Tunga, filho pródigo da França

Nos anos 1980, eu estava em Paris e um estalo na minha cabeça me fez tentar ver a cena artística da cidade com o olhar de Tunga. Ele morava lá há algum tempo, tinha um vernissage na Galerie Daniel Templon, e eu era entusiasta de seu trabalho. Melhor impossível.

Tudo me levava a crer que eu estava buscando mais uma reportagem dentro dos limites do que o escritor Tom Wolfe chama de statusfera, aquelas matérias especiais, em que a gente aposta todas as fichas. Caminhamos pelo Quartier Latin, sentamos num café, ouvimos gritos seguidos de um barulho de objetos atirados pela janela, rimos sem dar importância. Fiz algumas fotos dele, falamos de arte e da arte, era como se eu tivesse colocado todo meu sistema nervoso central a serviço desse encontro.

O momento era de suave melancolia intelectual e cultural, alternado por cenas cortantes, típicas de uma cidade muito aberta aos imigrantes. Ainda assim, Paris era de fato uma festa, de dia envolta em um clima supostamente comportado, para à noite transformar-se em diva profana.

Voltei ao Brasil e publiquei uma matéria burocrática, sem brilho, omitindo o que me havia impressionado no
Tunga “parisiense”. De certa forma, meio desconcertada por não ter descoberto a chave de um mistério que eu imaginava existir na vida de Tunga. Descobri que eu não tinha em mente como abordar tudo isso jornalisticamente.

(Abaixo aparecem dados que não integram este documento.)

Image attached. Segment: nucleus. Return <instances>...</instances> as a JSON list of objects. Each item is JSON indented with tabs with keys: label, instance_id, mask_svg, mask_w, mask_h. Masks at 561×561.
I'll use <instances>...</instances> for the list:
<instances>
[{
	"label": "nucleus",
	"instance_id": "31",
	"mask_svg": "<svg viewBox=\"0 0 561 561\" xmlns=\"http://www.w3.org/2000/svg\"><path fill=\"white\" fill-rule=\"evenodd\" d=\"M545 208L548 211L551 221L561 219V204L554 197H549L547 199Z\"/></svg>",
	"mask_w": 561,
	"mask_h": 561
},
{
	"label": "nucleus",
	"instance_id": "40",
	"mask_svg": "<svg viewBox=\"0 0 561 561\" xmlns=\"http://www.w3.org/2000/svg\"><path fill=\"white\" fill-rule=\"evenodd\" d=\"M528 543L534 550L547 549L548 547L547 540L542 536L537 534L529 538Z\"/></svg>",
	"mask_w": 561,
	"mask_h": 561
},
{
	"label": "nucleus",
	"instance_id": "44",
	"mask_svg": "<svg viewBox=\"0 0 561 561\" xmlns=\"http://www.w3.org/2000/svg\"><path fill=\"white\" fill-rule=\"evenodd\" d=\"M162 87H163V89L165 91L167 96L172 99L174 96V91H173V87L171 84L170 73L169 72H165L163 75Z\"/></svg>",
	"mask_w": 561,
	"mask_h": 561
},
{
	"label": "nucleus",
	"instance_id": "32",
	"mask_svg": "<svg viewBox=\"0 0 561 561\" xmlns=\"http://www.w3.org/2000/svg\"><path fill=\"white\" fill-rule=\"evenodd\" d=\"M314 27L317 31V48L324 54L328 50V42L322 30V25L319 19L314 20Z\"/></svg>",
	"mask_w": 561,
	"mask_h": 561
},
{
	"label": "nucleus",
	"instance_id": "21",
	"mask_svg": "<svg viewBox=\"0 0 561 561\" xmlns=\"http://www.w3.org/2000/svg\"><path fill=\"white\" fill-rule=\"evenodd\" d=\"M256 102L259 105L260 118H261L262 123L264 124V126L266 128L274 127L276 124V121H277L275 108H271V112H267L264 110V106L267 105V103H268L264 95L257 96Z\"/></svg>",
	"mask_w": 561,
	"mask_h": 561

Talvez, por isso, tenha esquecido meu caderno de notas na mesa do café.

Agora, anos depois de tantos outros encontros e reportagens sobre seu trabalho, passo a mão no telefone e, como se entrasse no túnel do tempo, me coloco virtualmente com Tunga no café do Quarter Latin, onde nos despedimos em 1981, e retomamos o papo. “Paris e a França foram uma grande vitrina para meu trabalho. Uma resposta natural de toda a cultura que assimilei e acumulei durante os anos que estudei arte, filosofia, psicanálise… A França foi uma plataforma possível”, ele comenta.

Tunga é muito mais que uma ponte poética entre a França e o Brasil. Marca território nos dois países. Não é por acaso que ele retira minerais translúcidos do solo brasileiro para plantá-los na França. O trabalho com essas esculturas transcende a geologia, é exercido em enormes campos magnéticos associados a cristais energéticos. “Essa obra compõe-se de três portais de cinco metros cada um, executados com pedras brasileiras. Ainda estamos trabalhando duro para finalizá-la, logo que estiver pronta será divulgada”, diz ele. Há quatro anos Tunga trabalha intensa e silenciosamente sem expor nada, mas daqui até o final do ano apresenta o resultado dessa empreitada em vários lugares.

Depois de Rússia e Índia, em novembro serão expostas outras peças executadas com cristais, mas de menores dimensões, em Paris, na mesma Galerie Daniel Templon da rua Beaubourg, com a qual trabalha desde os anos 1980.

Em uma performance instigante da década de 1980, Tunga dialoga com sua cabeça decepada e atirada ao mar. ao lado, depois de quatro anos sem expor, ele volta com um conjunto de esculturas feitas em cristal e ferro e que viajará pelo mundo, da rússia à frança. a foto da capa de arte!brasileiros é um detalhe dessa obra

 

O trabalho de Tunga, que desde o início envolve várias mídias (como vídeo, desenho, escultura, instalação, performance, cinema), tomou impulso em Paris. São ainda de 1980 as obras impregnadas de correntes, cabelos, feltro e que chamavam a atenção da crítica. As esculturas de Tunga são núcleos que se juntam, sugerindo uma troca de energia entre as partes do objeto. O gosto pela arqueologia e pelas formas herméticas acentua a presença de conceitos ligados às sensações matéricas. A recorrência do conceito faz com que um trabalho leve a outro. Foi assim que surgiu, nessa mesma época, um dos ícones de sua obra: Xifópagas capilares entre nós (1985), em que a sedução pela anormalidade ganha corpo e ele celebra, radicalmente, a proximidade do homem com ele mesmo. Dois anos depois, Semeando sereias, com foco em um Tunga dramático, quase alegórico que “dialoga” com sua própria cabeça decepada, com cabelos exageradamente crescidos e arremessada ao mar por ele mesmo.

A França reconhece seu “filho” pródigo que, no ano do Brasil na França, em 2005, chegou ao Grand Palais e ao Louvre, com duas exposições memoráveis. A convite da crítica francesa Catherine David, curadora da X Documenta de Kassel, na Alemanha, Tunga participou dessa festejada edição, ocupando uma das plataformas de trem da cidade. Era Tunga, em seus melhores dias!